Cem Soldos, 15 de outubro de 2041
Era uma escola muito engraçada, não tinha teto, não tinha nada…
Era assim que o mito se constituía. Todo mundo falava daquilo que a Ponte não tinha. Mas… o que teria?
Outro dos mitos criados em torno do projeto estava aquele que dizia que as crianças faziam só aquilo que queriam. Errado! Os jovens queriam aquilo que faziam, pois atribuíam significado ao estudo, ao que era objeto da sua pesquisa. Aliás, eu nutria uma particular preocupação perante práticas “alternativas” de näo-diretividade ingénua, que deixavam as crianças entregues à sua sorte, ou a uma inconsequente ociosidade.
A Ponte constituiu-se em espaço de produção autônoma de conhecimento, de uma autonomia construída a na relação, pois ninguém seria autônomo sozinho.

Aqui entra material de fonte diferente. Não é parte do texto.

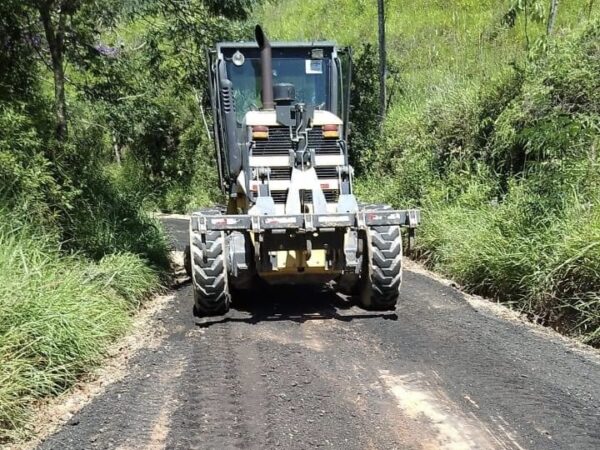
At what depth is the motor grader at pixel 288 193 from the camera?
6.27 m

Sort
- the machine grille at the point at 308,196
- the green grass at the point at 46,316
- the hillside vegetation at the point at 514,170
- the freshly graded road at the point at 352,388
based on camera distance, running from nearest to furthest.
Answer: the freshly graded road at the point at 352,388 < the green grass at the point at 46,316 < the hillside vegetation at the point at 514,170 < the machine grille at the point at 308,196

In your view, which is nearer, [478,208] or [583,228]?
[583,228]

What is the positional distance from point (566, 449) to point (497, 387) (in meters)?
0.90

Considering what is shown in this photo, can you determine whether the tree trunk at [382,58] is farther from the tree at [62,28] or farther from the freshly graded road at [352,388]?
the freshly graded road at [352,388]

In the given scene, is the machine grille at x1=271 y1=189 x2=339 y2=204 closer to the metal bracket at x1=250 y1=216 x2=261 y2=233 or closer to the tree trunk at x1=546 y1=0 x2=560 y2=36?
the metal bracket at x1=250 y1=216 x2=261 y2=233

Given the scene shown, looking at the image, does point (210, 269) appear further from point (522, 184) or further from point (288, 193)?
point (522, 184)

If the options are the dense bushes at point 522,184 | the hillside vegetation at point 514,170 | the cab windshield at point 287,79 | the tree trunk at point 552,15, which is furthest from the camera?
the tree trunk at point 552,15

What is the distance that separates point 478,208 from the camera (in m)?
9.45

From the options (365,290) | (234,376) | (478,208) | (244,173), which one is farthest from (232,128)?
(478,208)

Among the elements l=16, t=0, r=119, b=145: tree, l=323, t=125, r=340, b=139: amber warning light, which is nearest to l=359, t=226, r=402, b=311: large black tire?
l=323, t=125, r=340, b=139: amber warning light

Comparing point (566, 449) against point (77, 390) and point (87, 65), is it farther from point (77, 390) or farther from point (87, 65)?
point (87, 65)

O autoconhecimento permitia estabelecer vínculos, reconhecer a existência do outro. E um conjunto articulado de dispositivos pedagógicos – que até lhe davam uma feição behaviorista, ou mesmo neo-behaviorista – fazia da Ponte a escola mais estruturada que eu conheci.
Nada acontecia por acaso, havia outro tipo de planejamento. Não planejávamos a vida do outro. Assegurávamos a gestão da imprevisibilidade, ensinávamos o outro a planejar a sua vida, a conceber o seu projeto de vida. Os jovens eram mais do que alunos, agiam na dignidade de sujeitos de aprendizagem.
Por isso, considerei ridículos, quer o conceito, quer a prática do “projeto de vida”, previsto no chamado “novo ensino médio” dos idos de vinte. Mais uma vez, o ministério era useiro e vezeiro na apropriação de modismos, cuja aplicação tresandava a instrucionismo requentado.
E mais não digo acerca das inúteis (e dispendiosas) iniciativas ministeriais, que tanto prejuízo causaram. Passo a recordar, aqui, alguns dos mais de setenta dispositivos pedagógicos criados na Escola da Ponte, partindo de perguntas formuladas por visitantes e formandos, juntando-lhes as respostas dadas por professores, alunos e seus familiares. Por exemplo, estas:
“Tenho o firme propósito de começar alguma mudança dentro da minha sala de aula. Gostaria de saber de você qual desses projetos eu poderia introduzir logo no início do ano. O grupo de Responsabilidades?”
Eis a resposta dada por um professor da Ponte:
“Louvo a coragem de querer introduzir mudanças na sua sala de aula. Um dos requisitos de qualquer bom educador é ser destemido. A primeira batalha já foi vencida por si, pela vontade de agir. Aceitar este desafio é de se valorizar. Existem muitos professores que, infelizmente, compactuam com o sistema e agem mecanicamente, sem refletirem e sem efetivarem qualquer transformação.
Sem querer sobrevalorizar umas opções em detrimento de outras, eu talvez iniciasse o ano com um desafio: indagaria os alunos, no sentido de se perceber o que estes mudariam na escola, se eles a gerissem (levantamento de necessidades, problemas, desejos); registraria a informação partilhada num lugar onde todos pudessem visualizá-la. A partir daí, tudo pode acontecer: a criação de Grupos de Responsabilidade, de Grupos de Trabalho (dentro da turma), a criação de uma listagem de Direitos e Deveres, ou a primeira reunião de um Assembleia.”
O autor da pergunta insistiu:
“Também gostaria de pedir que, se possível, apresentassem exemplos das regras aprovadas pelos alunos e dos dizeres do “posso ajudar”, do “preciso de ajuda”, das “responsabilidades”.
As perguntas sucediam-se, em cascata, num dialogar constante. E a Ponte, sempre disponível, informava, esclarecia.
Porque me pedistes, disso vos falarei nas próximas cartinhas.